As an example, biblical leading is more like living in a democracy than in a despotic or communist regime. In the latter two cases, the state plans a person’s life and leads them by a very visible method. The person’s own choices are very restricted.

In contrast, in a democracy a person has freedom to choose within the broad confines of the law to make individual life choices. Despite the uncertainty, they can have faith that there is a generally healthy societal structure to support them.

Further, the personal character that is formed by the culture in a democracy encourages self-determination and responsibility. This process of self- itself matures the individual and their ability to make even better life choices.

A person on the outside sees the results of the culture encouraging self-determination and responsibility but they do not see their individual’s method.

So it is also in seeing the results of faith.

To summarize, God’s leading in scripture is by His word applied in faith and freedom (individual choice). By this method of knowing the Bible, applied in faith and freedom, we learn to make better choices in life. Over time we then develop a pure and fruitful individual character (this is His leading). His leading is only observed by the results of the Spirit maturing us.


  • Benefits of freedom in Christ – We have noted in these chapters on the Christian life that we have great freedom as Christians as follows:
    • We can live our lives in faith to serve God as we believe best within broad confines of His commandments in the epistles. All that we do should be by faith (Romans 14:23).
    • We are free to use whatever is available to us in this world filtered through prayer and God’s word (1 Timothy 4:4-5).
    • We should not condemn ourselves for what we choose to do in faith (Romans 14:22).
  • The problem of legalism (Colossians 2:16-23) – Oxford defines legalism in theology as Dependence on moral law rather than on personal religious faith.’ Although extra laws added to scripture such as: do not drink, do not smoke, go to parties etc. that are not in scripture, may sound holy but have several problems.
    • They are superficial in nature and do not produce true righteousness.
    • They teach lies about God regarding the things over which He really is concerned.
    • They limit faith because a person is following a set of rules.
    • They limit joy as we do not produce the fruit of the Spirit in our life through faith.
    • They produce an overconfident self-righteousness, which is false.
    • For those outside the body of Christ, they often recognize the hypocritical nature of the legalism because such Christians may not demonstrate true love or purity. Further, instead of enhancing the gospel to those outside it may the extra rules may make Christianity seem unappealing and restrictive.
  • Interaction between legalism and freedom (Romans 14; 1 Corinthians 8, 10) – Romans 14:1-6). They do this typically because they are not yet mature believers and do not yet understand the full measure of freedom available in the scriptures (Romans 14:1-6).

▸ **Your instructions**
Write the next part of the passage on Christian freedom and legalism, starting right after its final sentence. You won't need the data that comes next.

▸ **Collected data**
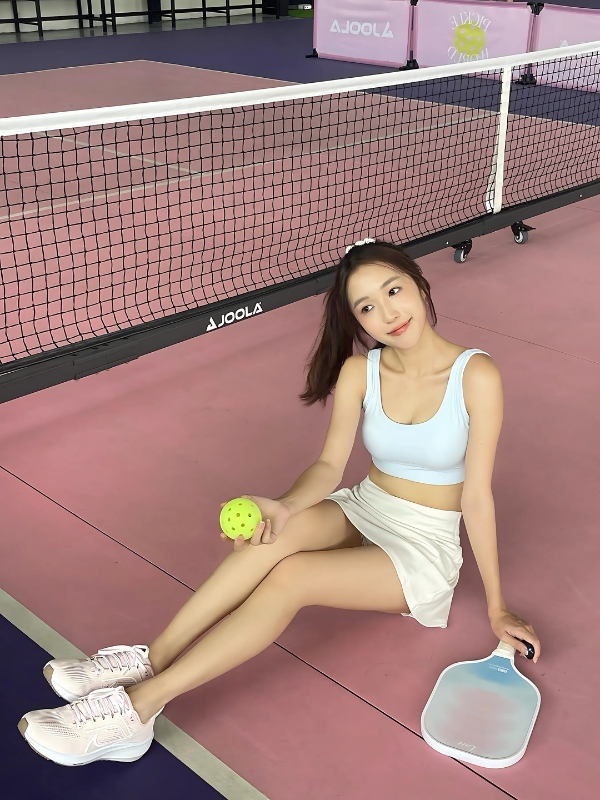 Ảnh gái chơi pickle ball ngồi bên bóng vàng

▸ **Exercise answer**
              Consequently, the mature believer who flaunts their freedom before the younger believer potentially may cause them to stumble in their faith.

              An example might be for a Christian who realizes they can drink without getting drunk should not consume alcohol before believer who thinks that this is wrong so as not to discourage them in their faith. Therefore, despite our freedom, our priority as Christians is to strengthen and to love one another in a giving way and so voluntarily limit our freedom when necessary to help the young believer (Romans 14:13-21).

              Order is an important Biblical design for our lives. Historically, the Gospel was brought forth in the Roman Empire. The Romans, while ruthless and despotic, maintained an order which promoted peace (Pax Romana) and community works such as roads and a postal service. These advantages helped with the disseminate Christianity.

              Order still is needed in today’s society to allow for good government, prosperity, courtesies, social helps and the spread of the Gospel. Such attributes exist only with difficulty in anarchy, dictatorships or communist states when citizens are trying to simply survive and fend off injustices and violence.

              Countries which historically have adhered most closely to biblical Christianity (Northern Europe, the UK and the countries derived from its original colonies) generally have been the most successful economically, enjoy functional non-corrupt government, live in free, organized and efficient societies, promote science and innovation, and fight for justice for those who cannot defend themselves or who are impoverished, both inside and outside their own country.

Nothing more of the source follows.